A extrema-direita e a fascinação das criptomoedas

A extrema-direita representada por Trump, Milei e Bolsonaro tem em comum as fake news, o discurso de ódio, a rejeição aos direitos humanos e a educação e à cultura;quer o fim do Estado para manter a desigualdade e o privilégio dos mais ricos. Esses são os pontos evidentes, mas uma questão um tanto obscura precisa ser investigada: seu irresistível amor às criptomoedas.

Um pouco antes de sua posse, o presidente dos Estados Unidos lançou a memecoin $TRUMP. A moeda chegou a valer 75 dólares; semana passada chegou aos 8 dólares, uma desvalorização de 83%. Por isso, foi anunciado grande desbloqueio de tokens com a liberação de cerca de US$ 320 milhões — o equivalente a 20% da oferta atual em circulação.

No dia 11 de março Trump derrubou uma norma da Receita Federal do país que obrigava corretoras de criptomoedas a fornecer informações fiscais sobre todas as suas transações. A norma, proposta durante o governo Biden, desejava reduzir a evasão fiscal no setor. Estimativas apontam que ao menos metade dessas operações não são tributadas, um prejuízo de quase US$ 4 bilhões nos próximos dez anos. Make America Great Again?

O caso Milei e a criptomoeda $LIBRA ainda dá dor de cabeça ao presidente argentino, ainda que as ações judiciais não envolvam seu nome. Em 14 de fevereiro, o economista usou seu perfil no X para promover a criptomoeda. A postagem foi feita apenas alguns minutos após seu lançamento, às 18h37. Por volta das 20h45, a $LIBRA colapsou, quando os primeiros investidores, que também tinham as maiores quantidades da moeda, venderam seus ativos e embolsaram seus lucros. A cotação passou dos US$ 5,54 para apenas US$ 0,96. Milei apagou seu tweet e postou outro comunicado, retirando seu apoio ao negócio.

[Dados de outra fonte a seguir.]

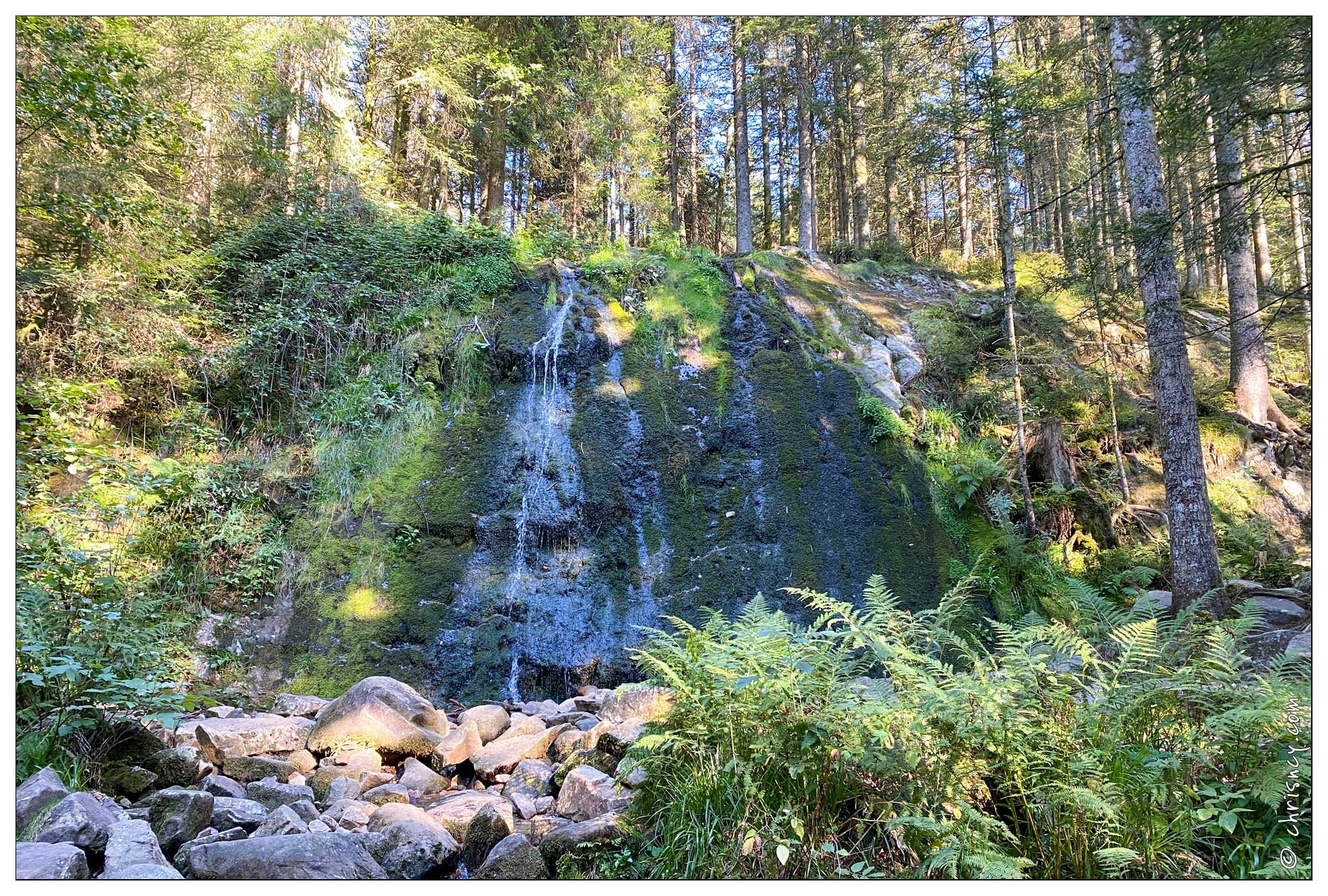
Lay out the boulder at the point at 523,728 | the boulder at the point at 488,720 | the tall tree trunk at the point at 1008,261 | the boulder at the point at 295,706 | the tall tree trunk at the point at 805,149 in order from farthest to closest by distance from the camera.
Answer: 1. the tall tree trunk at the point at 805,149
2. the tall tree trunk at the point at 1008,261
3. the boulder at the point at 295,706
4. the boulder at the point at 488,720
5. the boulder at the point at 523,728

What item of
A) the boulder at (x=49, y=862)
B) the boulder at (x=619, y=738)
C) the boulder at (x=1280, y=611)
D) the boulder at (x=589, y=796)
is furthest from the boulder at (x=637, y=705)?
the boulder at (x=1280, y=611)

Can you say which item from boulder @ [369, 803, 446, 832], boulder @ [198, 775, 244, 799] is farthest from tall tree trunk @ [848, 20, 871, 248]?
boulder @ [198, 775, 244, 799]

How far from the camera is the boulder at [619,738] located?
422 cm

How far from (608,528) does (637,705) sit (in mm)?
3273

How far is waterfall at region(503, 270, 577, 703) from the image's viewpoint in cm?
761

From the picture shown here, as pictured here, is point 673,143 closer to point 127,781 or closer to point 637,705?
point 637,705

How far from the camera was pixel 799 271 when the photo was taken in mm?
13508

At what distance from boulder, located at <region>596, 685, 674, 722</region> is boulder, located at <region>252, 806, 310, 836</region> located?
7.29ft

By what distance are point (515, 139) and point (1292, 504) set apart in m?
17.8

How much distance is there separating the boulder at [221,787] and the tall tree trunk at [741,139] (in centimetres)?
1524

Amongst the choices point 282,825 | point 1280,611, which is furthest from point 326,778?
point 1280,611

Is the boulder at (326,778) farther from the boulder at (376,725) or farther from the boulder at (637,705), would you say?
the boulder at (637,705)

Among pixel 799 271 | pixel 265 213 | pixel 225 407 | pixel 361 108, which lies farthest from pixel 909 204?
pixel 225 407

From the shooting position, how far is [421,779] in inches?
182
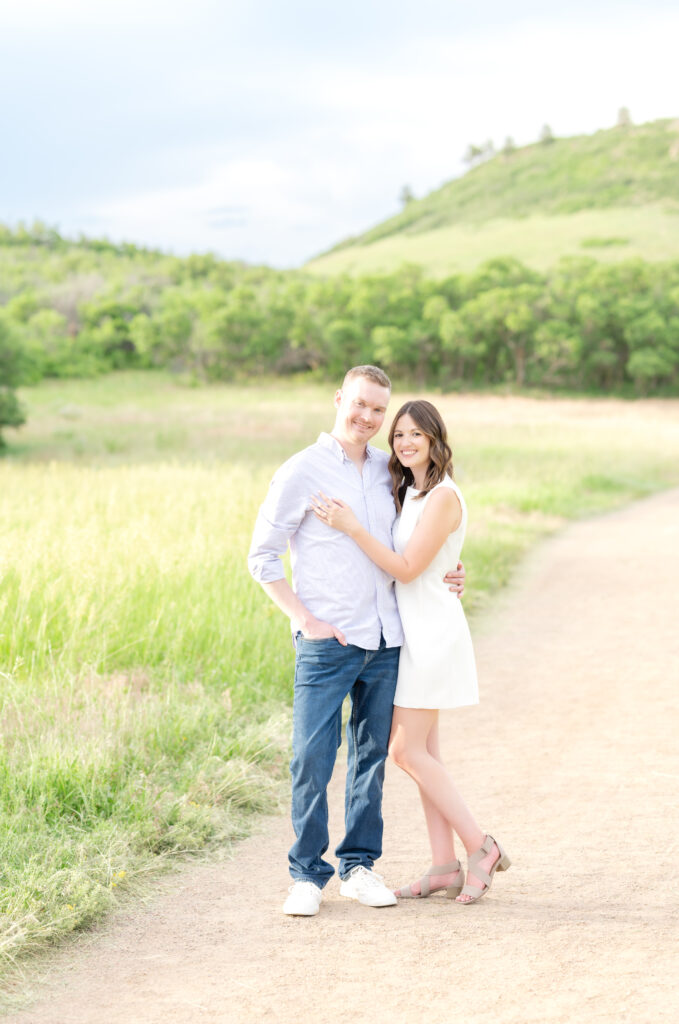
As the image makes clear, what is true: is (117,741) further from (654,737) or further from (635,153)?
(635,153)

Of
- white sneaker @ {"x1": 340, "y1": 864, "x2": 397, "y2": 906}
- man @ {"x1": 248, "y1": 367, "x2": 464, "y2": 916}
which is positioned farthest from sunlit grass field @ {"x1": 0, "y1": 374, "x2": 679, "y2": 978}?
man @ {"x1": 248, "y1": 367, "x2": 464, "y2": 916}

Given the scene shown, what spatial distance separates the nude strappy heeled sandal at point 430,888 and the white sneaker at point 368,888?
89 millimetres

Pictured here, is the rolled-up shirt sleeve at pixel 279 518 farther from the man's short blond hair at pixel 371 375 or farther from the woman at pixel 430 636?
the man's short blond hair at pixel 371 375

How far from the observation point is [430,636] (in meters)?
3.73

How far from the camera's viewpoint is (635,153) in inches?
6024

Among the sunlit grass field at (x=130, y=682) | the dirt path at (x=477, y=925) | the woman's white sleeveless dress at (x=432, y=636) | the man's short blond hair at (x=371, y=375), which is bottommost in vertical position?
the dirt path at (x=477, y=925)

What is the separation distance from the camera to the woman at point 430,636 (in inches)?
145

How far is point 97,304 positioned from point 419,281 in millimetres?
24344

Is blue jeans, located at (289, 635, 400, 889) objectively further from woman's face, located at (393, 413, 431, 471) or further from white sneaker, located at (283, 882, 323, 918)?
woman's face, located at (393, 413, 431, 471)

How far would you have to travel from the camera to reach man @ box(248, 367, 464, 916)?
3.67 meters

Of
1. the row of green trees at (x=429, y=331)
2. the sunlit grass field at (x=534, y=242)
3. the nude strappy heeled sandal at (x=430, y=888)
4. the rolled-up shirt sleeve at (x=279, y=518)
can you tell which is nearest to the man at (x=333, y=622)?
the rolled-up shirt sleeve at (x=279, y=518)

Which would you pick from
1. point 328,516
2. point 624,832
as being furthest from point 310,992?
point 624,832

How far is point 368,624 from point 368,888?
39.3 inches

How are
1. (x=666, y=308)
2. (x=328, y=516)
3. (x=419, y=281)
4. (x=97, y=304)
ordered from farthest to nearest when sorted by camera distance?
(x=97, y=304) → (x=419, y=281) → (x=666, y=308) → (x=328, y=516)
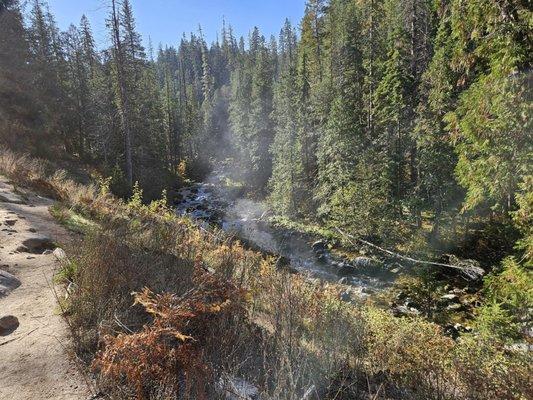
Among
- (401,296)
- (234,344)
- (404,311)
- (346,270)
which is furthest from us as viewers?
(346,270)

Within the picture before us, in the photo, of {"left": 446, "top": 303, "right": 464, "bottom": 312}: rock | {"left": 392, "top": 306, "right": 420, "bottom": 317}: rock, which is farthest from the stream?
{"left": 446, "top": 303, "right": 464, "bottom": 312}: rock

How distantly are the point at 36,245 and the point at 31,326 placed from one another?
3128 millimetres

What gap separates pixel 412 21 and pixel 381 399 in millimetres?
24243

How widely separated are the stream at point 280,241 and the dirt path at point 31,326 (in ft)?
11.1

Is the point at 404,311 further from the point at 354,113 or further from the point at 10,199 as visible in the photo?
the point at 354,113

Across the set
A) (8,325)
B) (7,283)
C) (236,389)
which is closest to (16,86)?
(7,283)

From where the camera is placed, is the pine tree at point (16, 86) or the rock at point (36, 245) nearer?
the rock at point (36, 245)

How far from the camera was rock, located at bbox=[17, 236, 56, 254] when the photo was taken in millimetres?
6121

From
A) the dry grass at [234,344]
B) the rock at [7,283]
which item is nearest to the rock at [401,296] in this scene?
the dry grass at [234,344]

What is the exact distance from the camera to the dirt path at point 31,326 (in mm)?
2943

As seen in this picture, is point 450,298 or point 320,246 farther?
point 320,246

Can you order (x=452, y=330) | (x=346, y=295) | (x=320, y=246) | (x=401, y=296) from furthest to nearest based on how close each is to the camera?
(x=320, y=246) → (x=401, y=296) → (x=346, y=295) → (x=452, y=330)

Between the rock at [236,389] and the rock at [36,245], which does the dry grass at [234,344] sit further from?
the rock at [36,245]

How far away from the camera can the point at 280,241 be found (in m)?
22.4
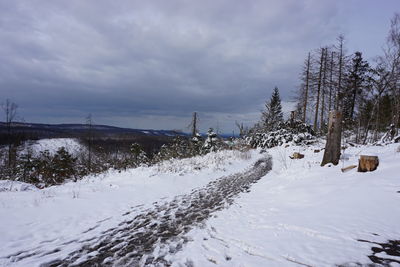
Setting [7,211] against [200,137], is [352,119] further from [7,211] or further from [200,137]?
[7,211]

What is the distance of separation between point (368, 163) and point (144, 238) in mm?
6313

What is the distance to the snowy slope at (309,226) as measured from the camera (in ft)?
8.48

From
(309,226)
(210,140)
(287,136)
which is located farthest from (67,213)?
(210,140)

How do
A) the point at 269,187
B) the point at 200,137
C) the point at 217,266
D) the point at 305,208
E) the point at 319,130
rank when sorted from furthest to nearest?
the point at 200,137 < the point at 319,130 < the point at 269,187 < the point at 305,208 < the point at 217,266

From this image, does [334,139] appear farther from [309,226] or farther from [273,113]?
[273,113]

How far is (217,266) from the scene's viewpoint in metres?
2.47

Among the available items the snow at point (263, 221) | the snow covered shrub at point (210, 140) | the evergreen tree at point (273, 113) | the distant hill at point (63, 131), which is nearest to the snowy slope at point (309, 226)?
the snow at point (263, 221)

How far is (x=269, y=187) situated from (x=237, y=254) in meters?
4.73

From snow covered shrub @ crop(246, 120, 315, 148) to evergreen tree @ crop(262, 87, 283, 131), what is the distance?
3.74m

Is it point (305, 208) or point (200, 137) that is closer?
point (305, 208)

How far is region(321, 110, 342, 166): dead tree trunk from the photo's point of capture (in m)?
7.57

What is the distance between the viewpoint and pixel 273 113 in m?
32.8

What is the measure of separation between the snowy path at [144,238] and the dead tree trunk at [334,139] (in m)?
4.69

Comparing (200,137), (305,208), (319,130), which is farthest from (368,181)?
(200,137)
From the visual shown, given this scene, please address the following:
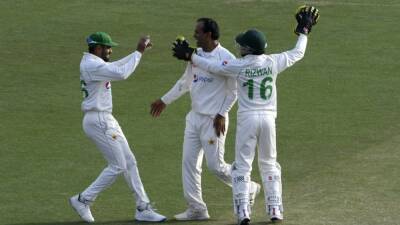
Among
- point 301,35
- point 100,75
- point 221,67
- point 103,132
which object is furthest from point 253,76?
point 103,132

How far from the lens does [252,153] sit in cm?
1270

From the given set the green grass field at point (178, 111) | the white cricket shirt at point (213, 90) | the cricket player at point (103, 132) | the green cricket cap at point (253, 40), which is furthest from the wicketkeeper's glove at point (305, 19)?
the green grass field at point (178, 111)

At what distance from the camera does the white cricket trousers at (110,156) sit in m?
13.1

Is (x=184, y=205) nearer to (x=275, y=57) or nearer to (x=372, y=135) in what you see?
(x=275, y=57)

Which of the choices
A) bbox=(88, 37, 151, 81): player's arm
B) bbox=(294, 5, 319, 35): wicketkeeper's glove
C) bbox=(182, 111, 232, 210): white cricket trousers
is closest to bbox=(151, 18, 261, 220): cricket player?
bbox=(182, 111, 232, 210): white cricket trousers

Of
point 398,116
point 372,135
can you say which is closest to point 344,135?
point 372,135

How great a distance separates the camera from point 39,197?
14.3 meters

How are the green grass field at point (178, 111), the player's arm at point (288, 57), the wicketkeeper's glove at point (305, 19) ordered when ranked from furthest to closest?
the green grass field at point (178, 111)
the wicketkeeper's glove at point (305, 19)
the player's arm at point (288, 57)

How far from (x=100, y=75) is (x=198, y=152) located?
153cm

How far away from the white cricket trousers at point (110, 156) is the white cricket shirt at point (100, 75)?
0.44 feet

A maior parte das moedas é adquirida por poucos grandes investidores, chamados de “whales”, que saem antes do colapso. Suspeita-se que tenha ocorrido um “Rug Pull” (ou “puxada de tapete”), quando os criadores de uma criptomoeda vendem grandes quantidades do ativo após inflacionar seu valor, abandonando os investidores. E quem fica com o prejuízo? Os pequenos investidores que acreditam em seus mitos.

O bolsonarismo ainda está devagar com criptomoedas, mas viveu um episódio suspeito. Em 24 de janeiro deste ano um post no perfil de Jair Bolsonaro no X promoveu a cripto $BRAZIL. Ficou no ar pouco mais de uma hora até ser apagado. Logo depois, Carlos Bolsonaro postou na mesma plataforma que “a conta do twitter de @jairbolsonaro foi invadida e roubada” e que medidas estão sendo tomadas para recuperar o perfil. E ficou por isso mesmo. Não se sabe quem invadiu nem se houve prejuízos com a divulgação. Será que foram os comunistas?

Na mesma linha de Milei, Eduardo Bolsonaro já publicou no X: “As criptomoedas representam liberdade. O dinheiro fica no seu bolso, e não tem como o presidente ou um Banco Central desvalorizarem o suor do seu trabalho”. Esse é o discurso. Com o argumento da “liberdade” muitos grupos de extrema-direita rejeitam a fiscalização de governos e bancos centrais. Descentralizadas, as criptomoedas conseguem escapar do controle estatal. E com isso se alimenta o discurso vazio e eficiente “anti-sistema” e “anti-globalista” presente na retórica extremista.

O The Daily Stormer (site neonazista) e outras organizações de extrema-direita, incluindo milícias e supremacistas brancos, incentivam doações em bitcoin. No ataque ao Capitólio em 2021 plataformas como a Gab (rede social de extrema-direita) e TheDonald.win (fórum pró-Trump) usaram criptomoedas para evitar bloqueios financeiros.

Curioso é que em 2019 Trump criticou as criptomoedas, chamando-as de “não-dinheiro” e baseadas no “ar”, defendendo o dólar como reserva global. Mas em 2022 passou a aceitar arrecadar em NFT, e em sua campanha presidencial, prometeu “terminar com a guerra contra as criptomoedas” se eleito. Promessa cumprida e a certeza de bons negócios para seus aliados.

É uma situação em que criptomoedas se assemelham às plataformas das redes sociais. Idealmente são um avanço, mas sem regulação, transparência e manipulada por poucos, são campo fértil para extremismos.